═══ INFORMATION SHOWN

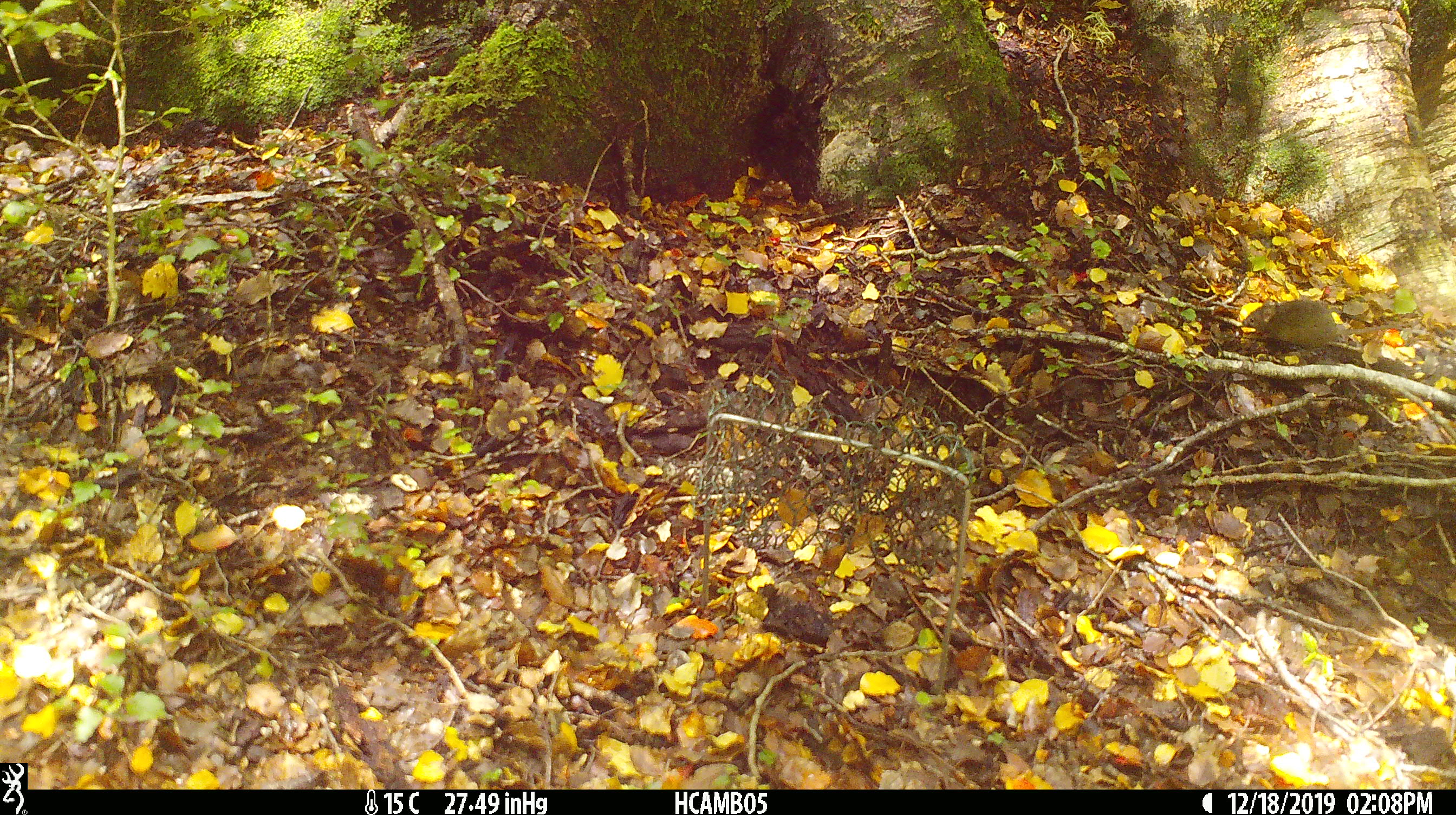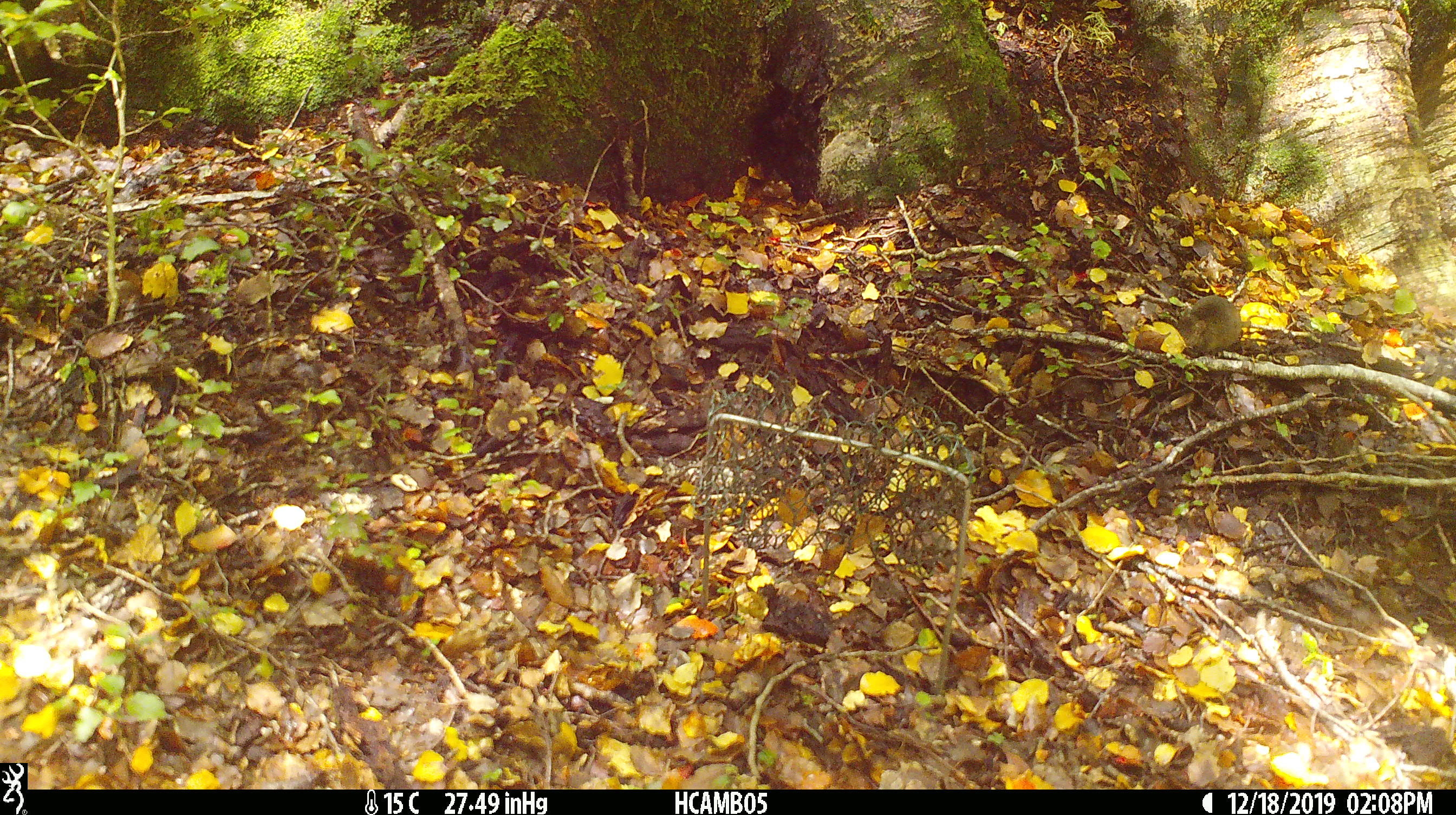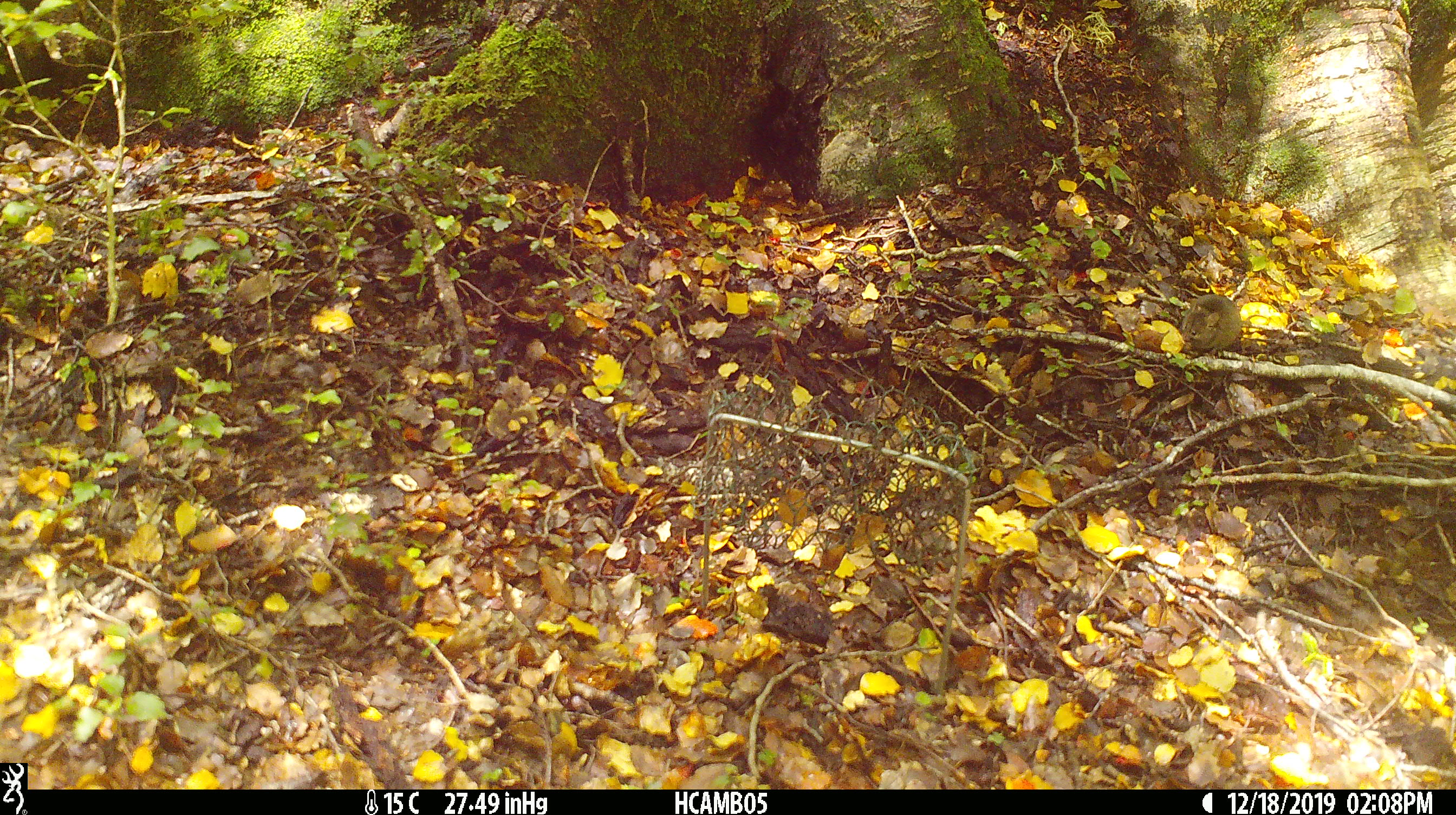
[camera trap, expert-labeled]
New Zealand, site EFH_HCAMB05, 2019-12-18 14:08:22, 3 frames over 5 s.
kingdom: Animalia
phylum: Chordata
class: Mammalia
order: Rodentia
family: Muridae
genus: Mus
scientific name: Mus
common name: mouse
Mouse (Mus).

══════

EXERCISE GOAL => Every line from the one containing "kingdom: Animalia" through the end of the data must be repeated exactly, and no other line.

ANSWER BELOW =>
kingdom: Animalia
phylum: Chordata
class: Mammalia
order: Rodentia
family: Muridae
genus: Mus
scientific name: Mus
common name: mouse
Mouse (Mus).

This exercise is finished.